Now for getting the bearings out, yes you need a more specialized tool. It is basically a rod with a flange on the end that can be put inside of the BB against the inner side of the bearings and then you hit it with a hammer to pop out the bearings. Installing the bearings requires either a headset press with adapters for BB30 bearings or a BB30-specific tool that operates much in the same way but is a little bit smaller. You don't need to remove the bearings to do the lube job though. Just press the drive-side arm off of the spindle (be careful to keep the wave washer and shims), pull the non-drive side arm and spindle out, remove the shields, then pop out the seals on the bearings to inspect and re-lube. Put grease on every contact surface and re-assemble. Minimum torque for the crank arm bolt is printed on it, something around 35 N*m if I remember correctly (maximum is 41 or so). Make sure the wave washer is compressed but not flat to achieve the correct bearing preload.


----------



## texascyclist (May 10, 2005)

No BB tool required to pull the crank under normal circumstances, just the hex wrench (in my experience with two bikes w/BB30. Creaks cannot normally be located by sound on a ride. You must use deductive reasoning to guess where it is at.


----------



## aclinjury (Sep 12, 2011)

gus68 said:


> What kind of tools do you use to pull and replace the bottom bracket with?
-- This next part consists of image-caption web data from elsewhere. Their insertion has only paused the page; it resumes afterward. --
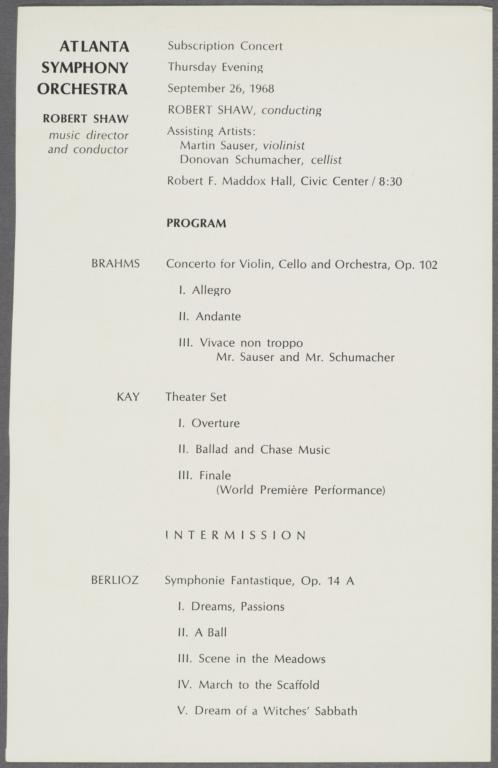 Atlanta Symphony Orchestra Subscription Concert Program insert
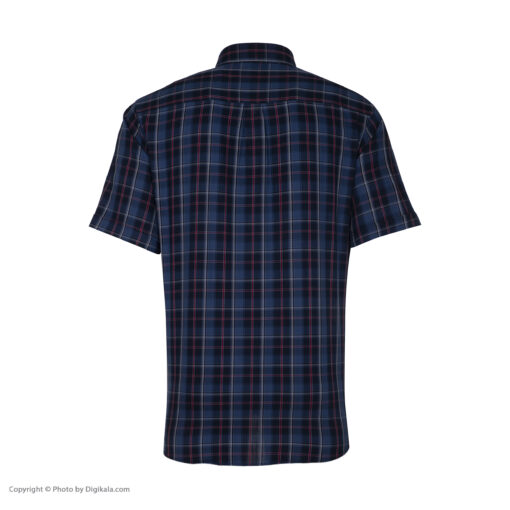 پیراهن مردانه زی مدل 1531459mc                             | خرید پیراهن مردانه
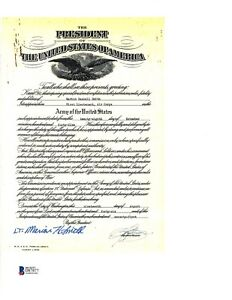 Marion Smith Signed Army Document BAS D87877 USS Indianapolis Rescue
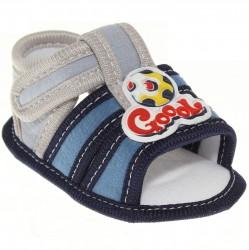 Sandália Keto Baby Menino Velcro Bordado Bola 30387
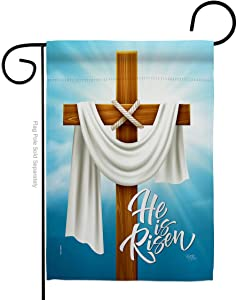 Breeze Decor He is Risen Garden Flag Religious Faith Hope Grace Peace Dove Christian Religion Easter House Decoration Banner Small Yard Gift Double-Sided, Made in USA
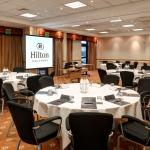 Hilton Edinburgh Airport Foto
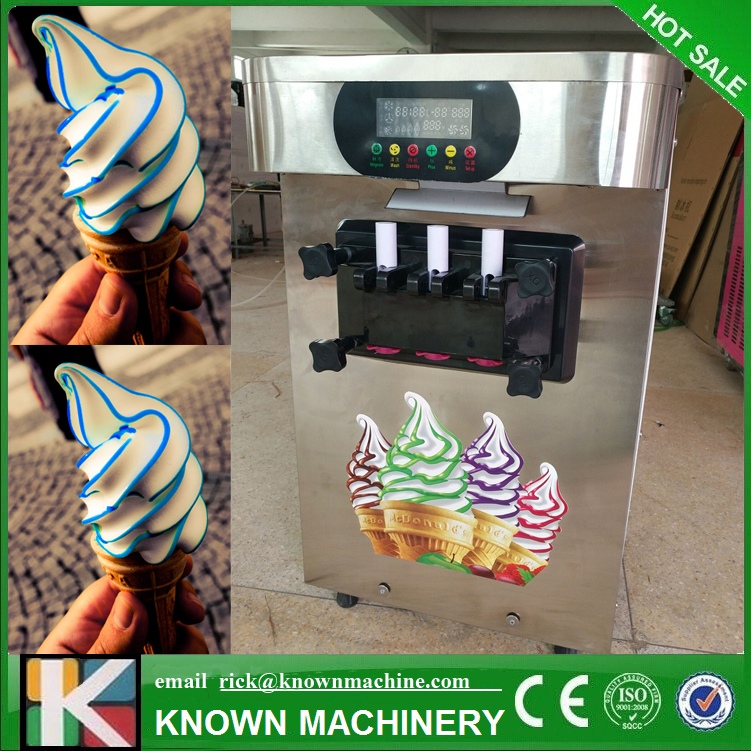 Table Top Mini Soft Ice Cream Vending Machine 3 Flavors For Europe Country To Use By Air To Ait Port With Emglish Language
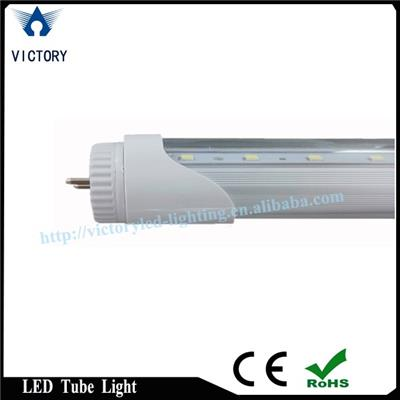 9w Rotatable Led Tube Light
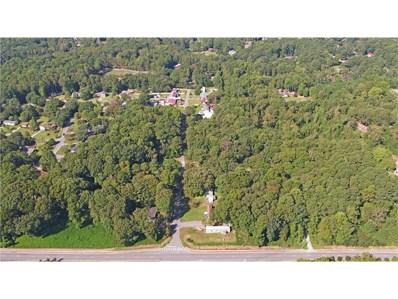 1400 Oak Ln, Acworth, GA 30102 - MLS#: 5913784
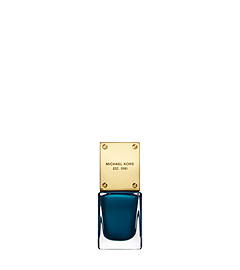 Glam Impluse Nail Lacquer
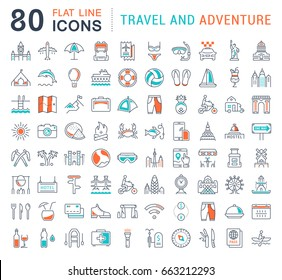 Set vector line icons, sign and symbols in flat design travel and adventure with elements for mobile concepts and web apps. Collection modern infographic logo and pictogram.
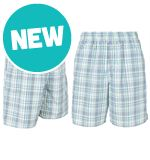 Dab Men&#39;s Surf Shorts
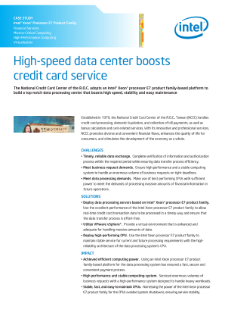 High-Speed Data Center Boosts Credit Card Service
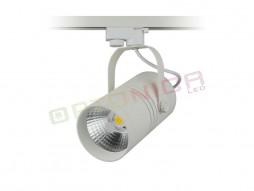 LED unutarnja track lampa  25W COB bijelo kućište, toplo bijela – Optonica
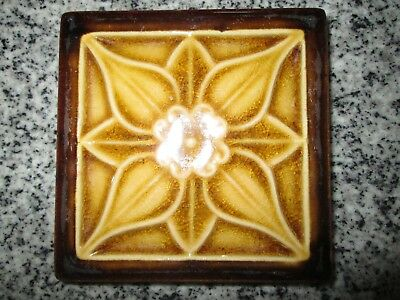 """Antique  4""""  Square Brown  and Tan/Yellow Pottery Tile"""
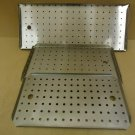 Heavy Duty Lot of 3 Panels With Holes Commercial Kitchen Stainless Steel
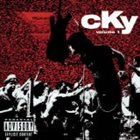 CKY Volume 1 album cover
Are the BB30 specific tools?


My friend's Evo comes with the BB30 press tool, so if your LBS doesn't give you one, then go back to ask for one.

The problem the OP is describing here is exactly what my friend experienced with his Evo. At first we thought it was a headset, but turned out to be the bb30 creaking.

It's not limited to the Evo either. Read around the Specialized forum, you'll see other guys complaning of creaking with their press-fit bb too.


----------



## metoou2 (Mar 18, 2009)

NWS Alpine said:


> If all else fails then pull the BB and secure it with loctite green* 609 or 640* retaining compound.
> 
> 
> > From speaking with various bike company tech departments I have been told that Loctite 609 is to be used in alloy and steel shells. Loctite *641 * is to be used in carbon shells.
> ...


----------



## gus68 (Oct 19, 2010)

ok thanks


----------